Abdul Alhzred, poète dément de Sanaa

A l'aube de sa carrière littéraire, c'est bien comme un poète, et non un auteur de prose, que Lovecraft se voyait. Ses vers n'étaient pourtant pas des chefs-d'œuvre, tout imprégnés de l'anglais archaïque et des structures métriques rigides directement sortis des antiques manuels trouvés dans la bibliothèque de son grand-père, comme ce Reader daté de 1802 (!) dont il fait l'éloge à un de ses correspondants . C'est seulement bien plus tard, après avoir exploré le domaine de la prose et abandonné toutes ses anciennes affectations, qu'il sera capable de se lancer dans une production poétique de qualité.

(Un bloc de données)
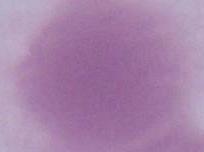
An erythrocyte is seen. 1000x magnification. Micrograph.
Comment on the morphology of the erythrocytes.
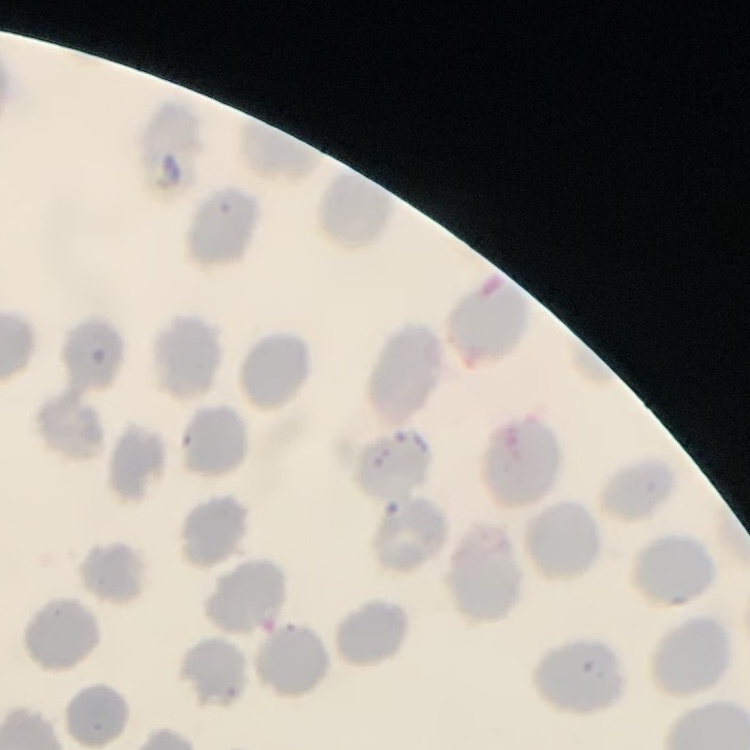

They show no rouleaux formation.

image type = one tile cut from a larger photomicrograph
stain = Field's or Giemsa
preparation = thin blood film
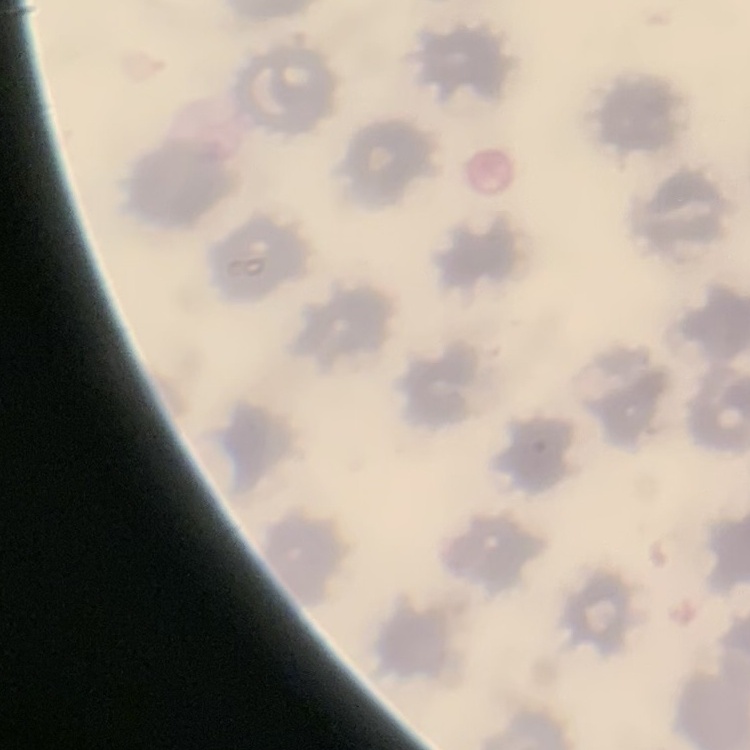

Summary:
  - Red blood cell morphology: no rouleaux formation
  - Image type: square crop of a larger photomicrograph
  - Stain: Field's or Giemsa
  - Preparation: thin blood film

* * *

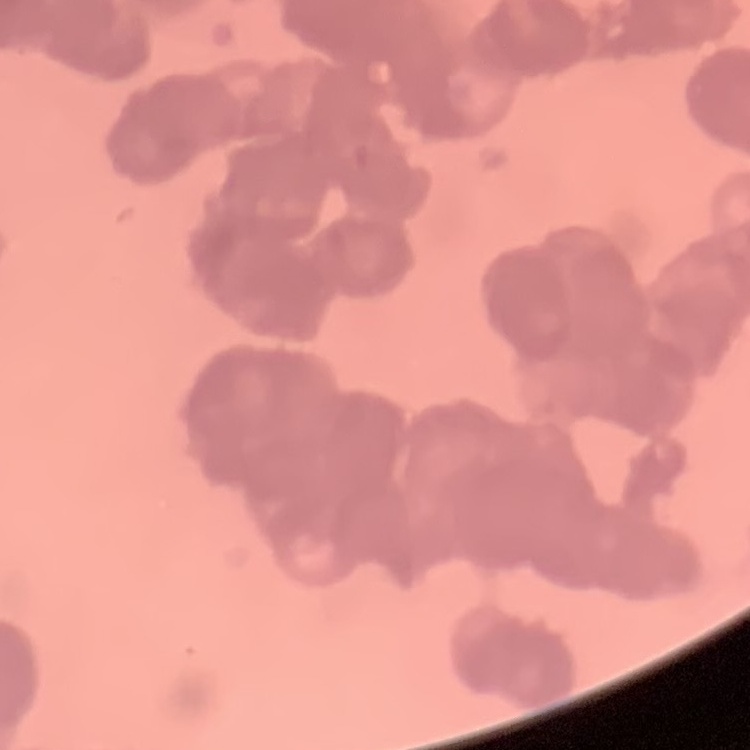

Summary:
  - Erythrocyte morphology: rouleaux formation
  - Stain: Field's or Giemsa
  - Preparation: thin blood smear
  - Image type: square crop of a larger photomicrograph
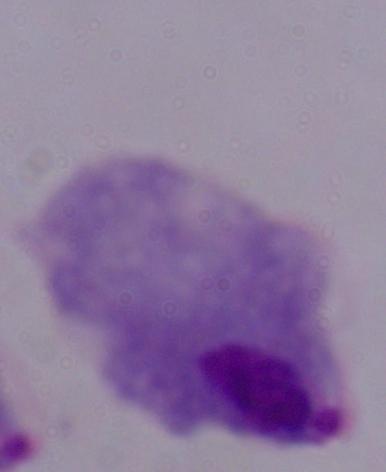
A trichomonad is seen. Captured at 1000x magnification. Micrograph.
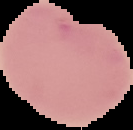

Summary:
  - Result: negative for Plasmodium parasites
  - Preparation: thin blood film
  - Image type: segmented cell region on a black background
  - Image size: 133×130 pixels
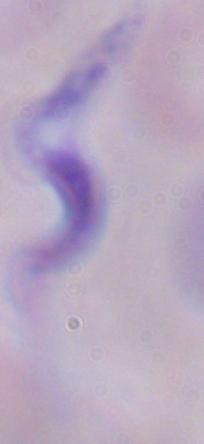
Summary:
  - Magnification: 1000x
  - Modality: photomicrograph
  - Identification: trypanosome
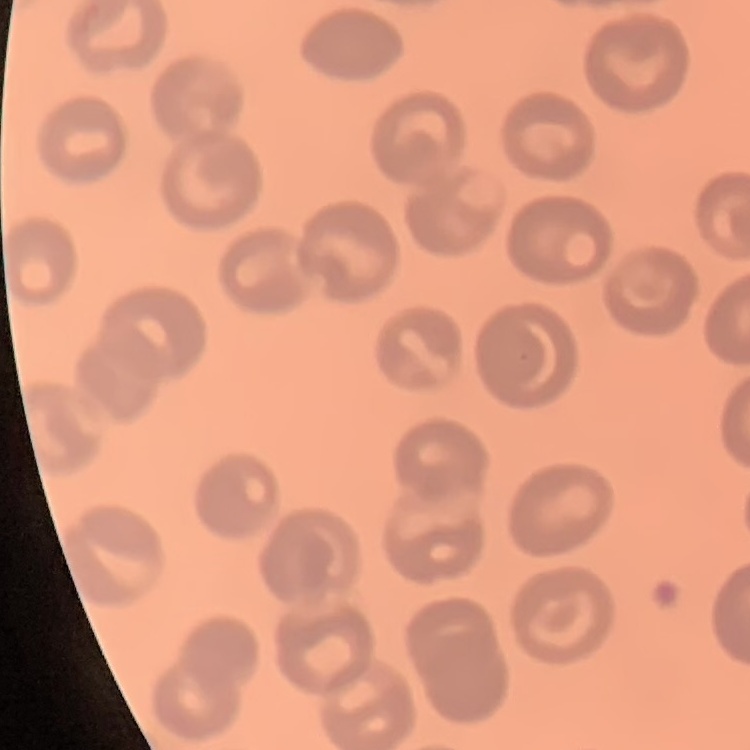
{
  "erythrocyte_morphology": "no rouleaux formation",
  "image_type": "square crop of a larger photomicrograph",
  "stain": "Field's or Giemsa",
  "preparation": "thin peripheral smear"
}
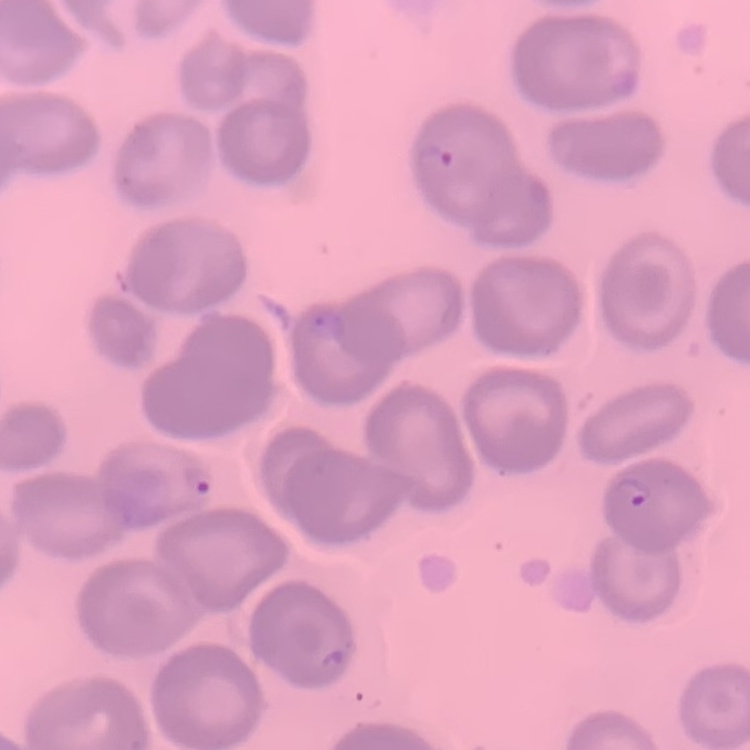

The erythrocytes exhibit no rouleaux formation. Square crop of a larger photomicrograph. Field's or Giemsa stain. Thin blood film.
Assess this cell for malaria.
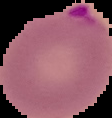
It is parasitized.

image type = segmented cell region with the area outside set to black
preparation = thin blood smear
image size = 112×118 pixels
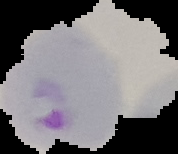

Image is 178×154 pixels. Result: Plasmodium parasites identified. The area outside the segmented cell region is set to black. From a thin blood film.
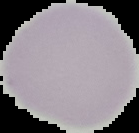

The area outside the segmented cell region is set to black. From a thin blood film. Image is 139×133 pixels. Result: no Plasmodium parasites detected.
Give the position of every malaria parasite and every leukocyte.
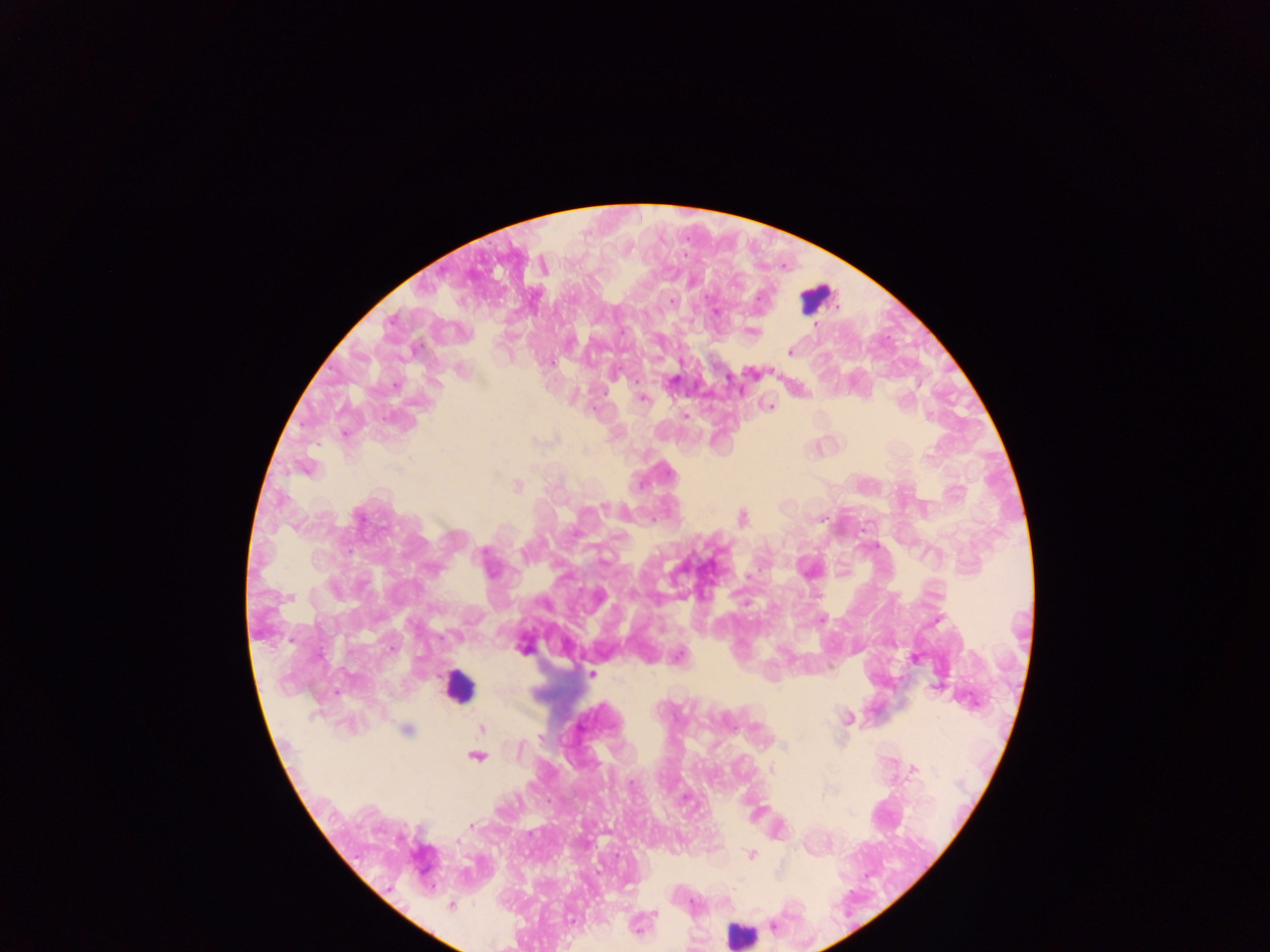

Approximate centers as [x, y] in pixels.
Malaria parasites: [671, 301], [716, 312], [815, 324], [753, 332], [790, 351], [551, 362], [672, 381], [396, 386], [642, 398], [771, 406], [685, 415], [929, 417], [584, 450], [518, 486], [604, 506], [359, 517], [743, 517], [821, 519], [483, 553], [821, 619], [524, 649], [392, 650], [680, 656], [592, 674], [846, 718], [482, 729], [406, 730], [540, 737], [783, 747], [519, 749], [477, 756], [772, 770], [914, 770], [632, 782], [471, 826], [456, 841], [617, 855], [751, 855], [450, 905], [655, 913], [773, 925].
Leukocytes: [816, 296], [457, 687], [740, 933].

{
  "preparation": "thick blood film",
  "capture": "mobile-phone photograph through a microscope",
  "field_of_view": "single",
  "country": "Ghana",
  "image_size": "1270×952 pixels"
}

--

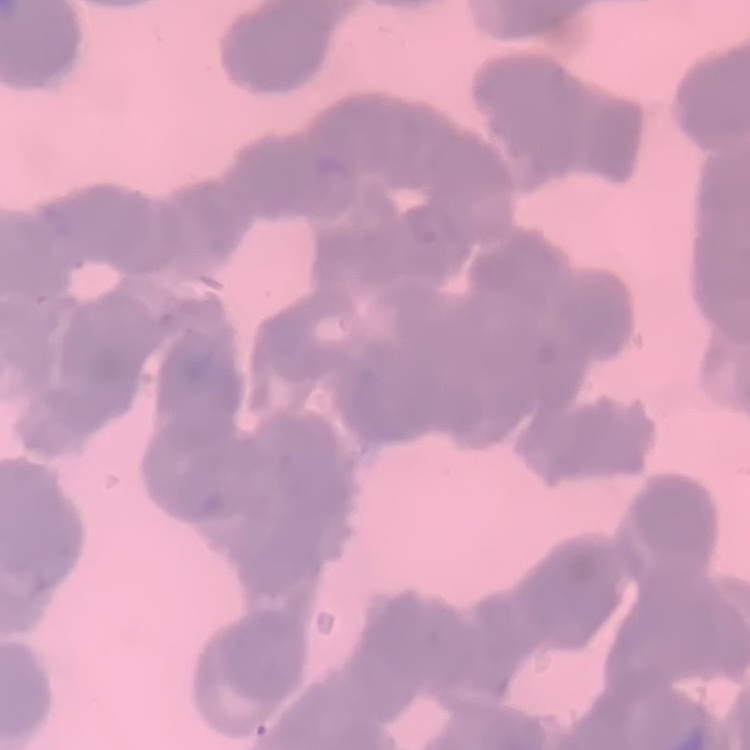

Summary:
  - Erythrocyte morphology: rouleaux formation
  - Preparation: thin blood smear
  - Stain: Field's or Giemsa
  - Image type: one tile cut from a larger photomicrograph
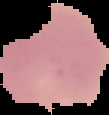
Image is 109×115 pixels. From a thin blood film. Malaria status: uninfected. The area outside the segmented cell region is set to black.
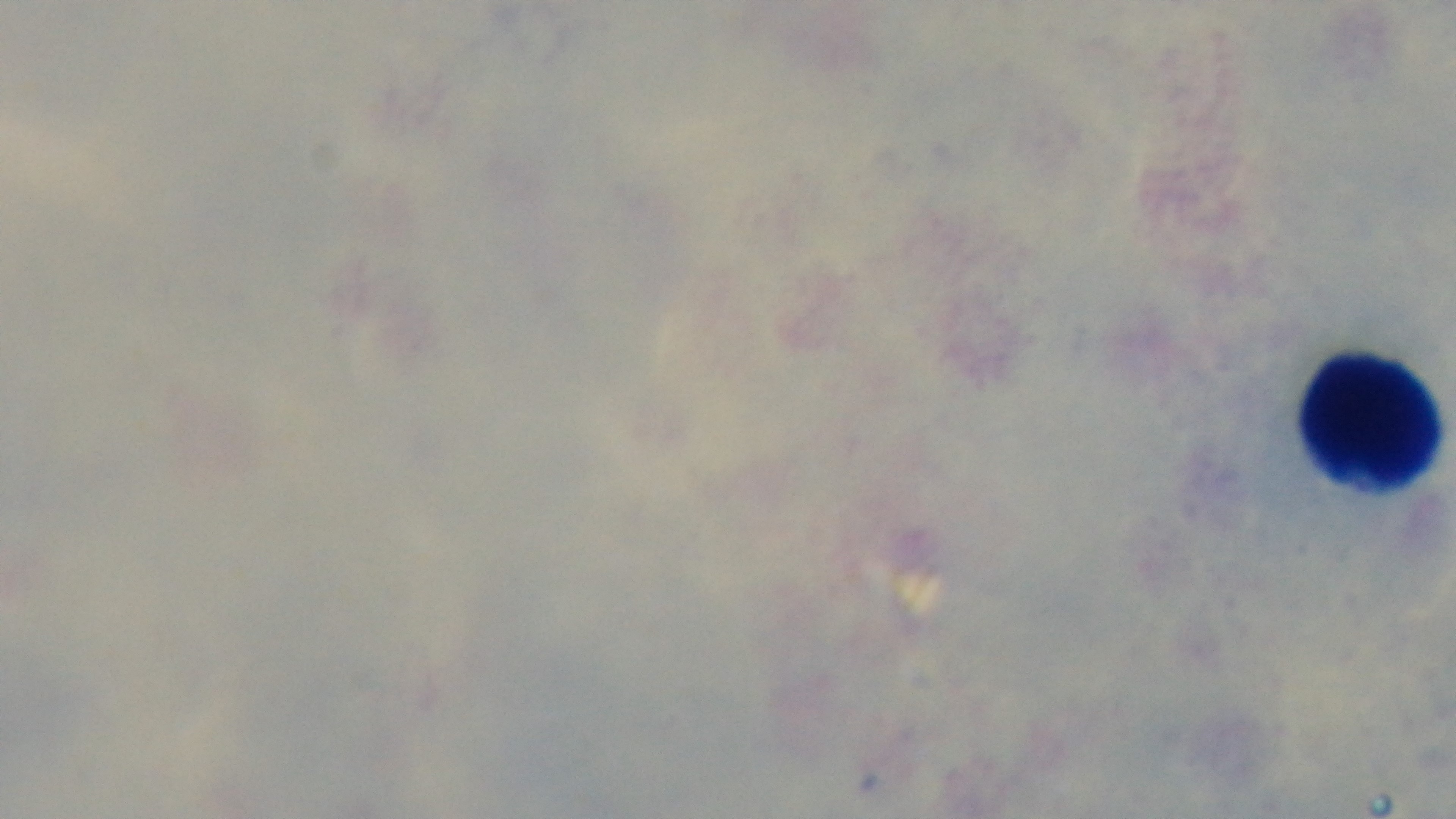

◆ **Consigne**: Restituez à l'identique le passage de l'extrait sur Lovecraft poète qui va de « Abdul Alhzred, poète » à « poétique de qualité. ».

◆ **Réponse**:
Abdul Alhzred, poète dément de Sanaa

A l'aube de sa carrière littéraire, c'est bien comme un poète, et non un auteur de prose, que Lovecraft se voyait. Ses vers n'étaient pourtant pas des chefs-d'œuvre, tout imprégnés de l'anglais archaïque et des structures métriques rigides directement sortis des antiques manuels trouvés dans la bibliothèque de son grand-père, comme ce Reader daté de 1802 (!) dont il fait l'éloge à un de ses correspondants . C'est seulement bien plus tard, après avoir exploré le domaine de la prose et abandonné toutes ses anciennes affectations, qu'il sera capable de se lancer dans une production poétique de qualité.